TASK DIRECTIONS:
Go through the data and copy every line exactly, but not the images.

DATA LISTING:
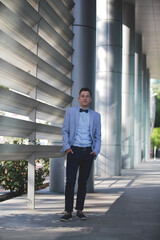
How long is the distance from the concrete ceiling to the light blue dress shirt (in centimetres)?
1398

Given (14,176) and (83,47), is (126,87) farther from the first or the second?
(14,176)

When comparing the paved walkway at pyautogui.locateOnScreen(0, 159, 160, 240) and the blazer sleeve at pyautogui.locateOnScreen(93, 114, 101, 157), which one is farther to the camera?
the blazer sleeve at pyautogui.locateOnScreen(93, 114, 101, 157)

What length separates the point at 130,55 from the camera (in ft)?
62.3

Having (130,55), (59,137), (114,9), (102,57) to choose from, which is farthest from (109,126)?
(59,137)

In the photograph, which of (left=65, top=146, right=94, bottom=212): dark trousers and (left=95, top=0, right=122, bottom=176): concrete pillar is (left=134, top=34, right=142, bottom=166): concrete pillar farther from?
(left=65, top=146, right=94, bottom=212): dark trousers

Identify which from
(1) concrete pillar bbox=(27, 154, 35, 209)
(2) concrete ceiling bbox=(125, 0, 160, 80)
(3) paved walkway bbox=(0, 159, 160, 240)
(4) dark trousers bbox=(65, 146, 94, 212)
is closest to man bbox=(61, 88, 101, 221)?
(4) dark trousers bbox=(65, 146, 94, 212)

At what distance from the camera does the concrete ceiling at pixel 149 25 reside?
18.9 meters

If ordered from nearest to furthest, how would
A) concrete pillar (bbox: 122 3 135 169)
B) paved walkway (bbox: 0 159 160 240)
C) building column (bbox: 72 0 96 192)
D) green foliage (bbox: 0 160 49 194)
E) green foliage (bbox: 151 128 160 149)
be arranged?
paved walkway (bbox: 0 159 160 240) → building column (bbox: 72 0 96 192) → green foliage (bbox: 0 160 49 194) → concrete pillar (bbox: 122 3 135 169) → green foliage (bbox: 151 128 160 149)

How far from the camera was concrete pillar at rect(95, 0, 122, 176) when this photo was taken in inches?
565

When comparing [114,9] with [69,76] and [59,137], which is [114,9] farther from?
[59,137]

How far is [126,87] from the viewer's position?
19.4 metres

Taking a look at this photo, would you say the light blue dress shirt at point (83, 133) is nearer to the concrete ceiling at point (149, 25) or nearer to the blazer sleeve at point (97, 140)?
the blazer sleeve at point (97, 140)

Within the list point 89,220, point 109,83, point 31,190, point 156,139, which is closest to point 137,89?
point 109,83

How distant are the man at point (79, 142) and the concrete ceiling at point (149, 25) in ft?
45.8
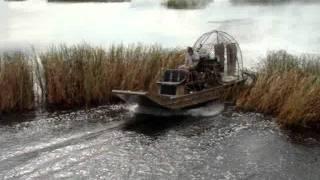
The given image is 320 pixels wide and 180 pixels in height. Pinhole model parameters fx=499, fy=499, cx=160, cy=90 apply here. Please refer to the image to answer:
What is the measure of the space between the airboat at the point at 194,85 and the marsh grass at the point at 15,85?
3.70 metres

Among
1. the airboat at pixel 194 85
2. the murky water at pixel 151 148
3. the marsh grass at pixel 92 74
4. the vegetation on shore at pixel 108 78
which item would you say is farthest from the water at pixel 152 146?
the marsh grass at pixel 92 74

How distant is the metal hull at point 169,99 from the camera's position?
16.5m

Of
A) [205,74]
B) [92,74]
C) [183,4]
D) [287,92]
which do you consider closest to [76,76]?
[92,74]

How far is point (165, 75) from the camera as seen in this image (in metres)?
18.0

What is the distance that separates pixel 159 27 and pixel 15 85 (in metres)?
29.7

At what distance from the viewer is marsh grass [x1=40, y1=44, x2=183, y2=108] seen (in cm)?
1877

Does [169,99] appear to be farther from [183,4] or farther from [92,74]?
[183,4]

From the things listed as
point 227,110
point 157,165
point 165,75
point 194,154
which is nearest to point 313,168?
point 194,154

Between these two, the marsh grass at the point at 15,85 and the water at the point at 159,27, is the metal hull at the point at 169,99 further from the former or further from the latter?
the water at the point at 159,27

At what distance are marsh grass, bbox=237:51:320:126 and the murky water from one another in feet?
2.05

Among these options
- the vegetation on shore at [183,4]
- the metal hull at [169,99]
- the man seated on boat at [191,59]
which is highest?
the vegetation on shore at [183,4]

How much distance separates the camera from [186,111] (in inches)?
707

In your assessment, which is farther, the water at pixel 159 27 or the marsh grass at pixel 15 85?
the water at pixel 159 27

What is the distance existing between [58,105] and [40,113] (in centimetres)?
101
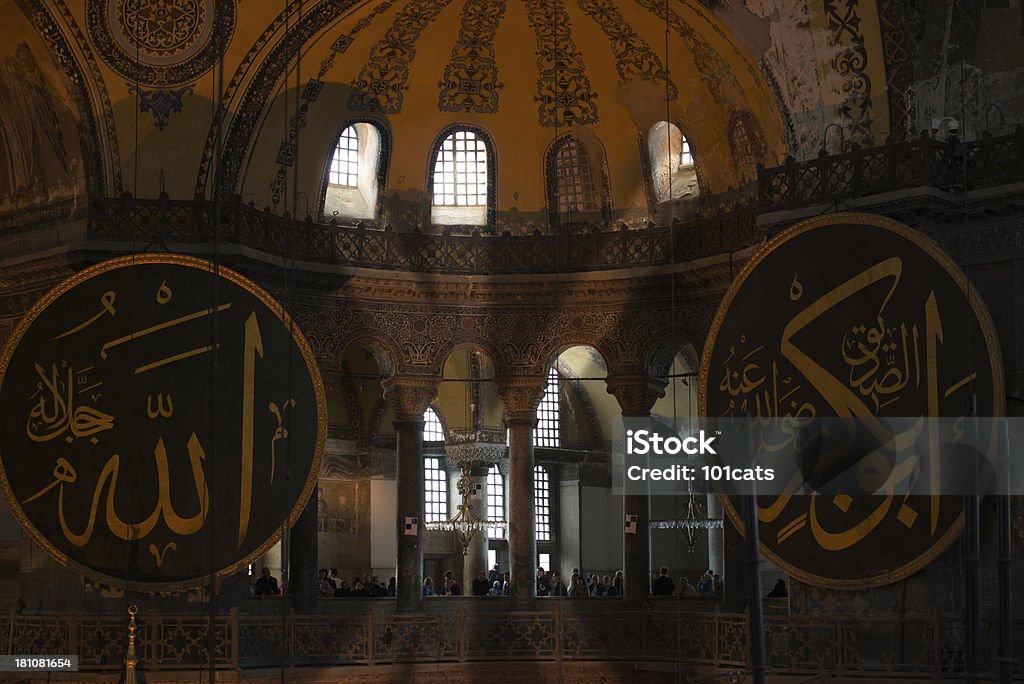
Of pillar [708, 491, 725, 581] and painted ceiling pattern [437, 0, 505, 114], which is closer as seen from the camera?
painted ceiling pattern [437, 0, 505, 114]

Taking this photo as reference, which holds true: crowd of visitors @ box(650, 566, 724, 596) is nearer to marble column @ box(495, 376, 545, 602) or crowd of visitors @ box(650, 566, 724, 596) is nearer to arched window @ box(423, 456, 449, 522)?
marble column @ box(495, 376, 545, 602)

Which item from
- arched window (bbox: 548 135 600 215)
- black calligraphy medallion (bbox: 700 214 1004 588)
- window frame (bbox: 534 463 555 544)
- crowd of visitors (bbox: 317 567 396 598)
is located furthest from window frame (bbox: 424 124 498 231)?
window frame (bbox: 534 463 555 544)

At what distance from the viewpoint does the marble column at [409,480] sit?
1616cm

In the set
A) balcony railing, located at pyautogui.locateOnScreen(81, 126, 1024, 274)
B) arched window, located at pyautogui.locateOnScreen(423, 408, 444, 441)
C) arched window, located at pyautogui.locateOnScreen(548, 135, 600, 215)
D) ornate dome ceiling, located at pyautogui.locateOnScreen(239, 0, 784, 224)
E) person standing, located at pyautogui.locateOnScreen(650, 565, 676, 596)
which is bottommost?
person standing, located at pyautogui.locateOnScreen(650, 565, 676, 596)

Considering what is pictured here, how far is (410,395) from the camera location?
1655 cm

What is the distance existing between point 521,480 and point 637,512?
122 centimetres

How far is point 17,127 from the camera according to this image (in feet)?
51.0

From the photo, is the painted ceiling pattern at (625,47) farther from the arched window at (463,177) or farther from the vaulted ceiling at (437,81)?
the arched window at (463,177)

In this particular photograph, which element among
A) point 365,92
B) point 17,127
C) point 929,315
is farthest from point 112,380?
point 929,315

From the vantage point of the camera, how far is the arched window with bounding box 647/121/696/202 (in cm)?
1647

THE COMPLETED TASK:
How long is the distance from the concrete ceiling to the light blue dress shirt (in centimetres)?
1398

Given (14,176) and (83,47), is (126,87) farther from the first or the second?
(14,176)

When comparing the paved walkway at pyautogui.locateOnScreen(0, 159, 160, 240) and the blazer sleeve at pyautogui.locateOnScreen(93, 114, 101, 157), which one is farther to the camera?
the blazer sleeve at pyautogui.locateOnScreen(93, 114, 101, 157)

What length separates the point at 130,55 from the camera (in ft)?
62.3

Having (130,55), (59,137), (114,9), (102,57) to choose from, which is farthest from (109,126)?
(59,137)

In the photograph, which of (left=65, top=146, right=94, bottom=212): dark trousers and (left=95, top=0, right=122, bottom=176): concrete pillar is (left=134, top=34, right=142, bottom=166): concrete pillar farther from?
(left=65, top=146, right=94, bottom=212): dark trousers

Identify which from
(1) concrete pillar bbox=(27, 154, 35, 209)
(2) concrete ceiling bbox=(125, 0, 160, 80)
(3) paved walkway bbox=(0, 159, 160, 240)
(4) dark trousers bbox=(65, 146, 94, 212)
is closest to man bbox=(61, 88, 101, 221)?
(4) dark trousers bbox=(65, 146, 94, 212)

At what distance from the camera does the concrete ceiling at pixel 149 25 reside?
18.9 meters

If ordered from nearest to furthest, how would
A) concrete pillar (bbox: 122 3 135 169)
B) paved walkway (bbox: 0 159 160 240)
C) building column (bbox: 72 0 96 192)
D) green foliage (bbox: 0 160 49 194)
E) green foliage (bbox: 151 128 160 149)
be arranged?
paved walkway (bbox: 0 159 160 240) → building column (bbox: 72 0 96 192) → green foliage (bbox: 0 160 49 194) → concrete pillar (bbox: 122 3 135 169) → green foliage (bbox: 151 128 160 149)

How far from the camera was concrete pillar at rect(95, 0, 122, 176) when this photo was taken in inches?
565

When comparing [114,9] with [69,76] and [59,137], which is [114,9] farther from?
[59,137]

How far is [126,87] from the viewer's position?
19.4 metres

Taking a look at this photo, would you say the light blue dress shirt at point (83, 133) is nearer to the concrete ceiling at point (149, 25) or nearer to the blazer sleeve at point (97, 140)?
the blazer sleeve at point (97, 140)

Within the list point 89,220, point 109,83, point 31,190, point 156,139, which is closest to point 137,89?
point 109,83

How distant are the man at point (79, 142) and the concrete ceiling at point (149, 25) in ft?
45.8
The given image is 320 pixels wide and 180 pixels in height. Pinhole model parameters fx=499, fy=499, cx=160, cy=90 apply here. Please refer to the image to answer:
What is the measure of the space between the airboat at the point at 194,85 and the marsh grass at the point at 15,85?
3.70 metres

Among
1. the airboat at pixel 194 85
2. the murky water at pixel 151 148
3. the marsh grass at pixel 92 74
4. the vegetation on shore at pixel 108 78
which item would you say is farthest from the water at pixel 152 146?
the marsh grass at pixel 92 74

How distant is the metal hull at point 169,99 from the camera's position?
16.5m

Of
A) [205,74]
B) [92,74]
C) [183,4]
D) [287,92]
which do you consider closest to [76,76]?
[92,74]

How far is point (165, 75) from the camera as seen in this image (in metres)?
18.0

What is the distance that separates pixel 159 27 and pixel 15 85 (in metres)?
29.7

At what distance from the viewer is marsh grass [x1=40, y1=44, x2=183, y2=108] seen (in cm)?
1877

Does [169,99] appear to be farther from [183,4] or farther from [92,74]?
[183,4]

From the things listed as
point 227,110
point 157,165
point 165,75
point 194,154
which is nearest to point 313,168?
point 194,154

Between these two, the marsh grass at the point at 15,85 and the water at the point at 159,27, is the metal hull at the point at 169,99 further from the former or further from the latter?
the water at the point at 159,27

At what distance are marsh grass, bbox=237:51:320:126 and the murky water from one another in feet?
2.05

Among these options
- the vegetation on shore at [183,4]
- the metal hull at [169,99]
- the man seated on boat at [191,59]
which is highest?
the vegetation on shore at [183,4]

How much distance separates the camera from [186,111] (in inches)?
707

In your assessment, which is farther, the water at pixel 159 27 or the marsh grass at pixel 15 85?
the water at pixel 159 27

What is the distance existing between [58,105] and [40,113] (in centimetres)?
101
Of pillar [708, 491, 725, 581] and painted ceiling pattern [437, 0, 505, 114], which is closer as seen from the camera?
painted ceiling pattern [437, 0, 505, 114]

Taking this photo as reference, which holds true: crowd of visitors @ box(650, 566, 724, 596) is nearer to marble column @ box(495, 376, 545, 602) or crowd of visitors @ box(650, 566, 724, 596) is nearer to arched window @ box(423, 456, 449, 522)?
marble column @ box(495, 376, 545, 602)

Which item from
- arched window (bbox: 548 135 600 215)
- black calligraphy medallion (bbox: 700 214 1004 588)
- window frame (bbox: 534 463 555 544)
- crowd of visitors (bbox: 317 567 396 598)
is located furthest from window frame (bbox: 424 124 498 231)?
window frame (bbox: 534 463 555 544)

At what distance from the viewpoint does the marble column at [409,480] sit?
1616cm

In the set
A) balcony railing, located at pyautogui.locateOnScreen(81, 126, 1024, 274)
B) arched window, located at pyautogui.locateOnScreen(423, 408, 444, 441)
C) arched window, located at pyautogui.locateOnScreen(548, 135, 600, 215)
D) ornate dome ceiling, located at pyautogui.locateOnScreen(239, 0, 784, 224)
E) person standing, located at pyautogui.locateOnScreen(650, 565, 676, 596)
which is bottommost?
person standing, located at pyautogui.locateOnScreen(650, 565, 676, 596)

Considering what is pictured here, how far is (410,395) from the camera location?
1655 cm

What is the distance existing between point 521,480 and point 637,512?
122 centimetres

How far is point 17,127 from the camera according to this image (in feet)?
51.0

From the photo, is the painted ceiling pattern at (625,47) farther from the arched window at (463,177) or farther from the vaulted ceiling at (437,81)?
the arched window at (463,177)

In this particular photograph, which element among
A) point 365,92
B) point 17,127
C) point 929,315
is farthest from point 112,380?
point 929,315

From the vantage point of the camera, how far is the arched window with bounding box 647/121/696/202 (in cm)?
1647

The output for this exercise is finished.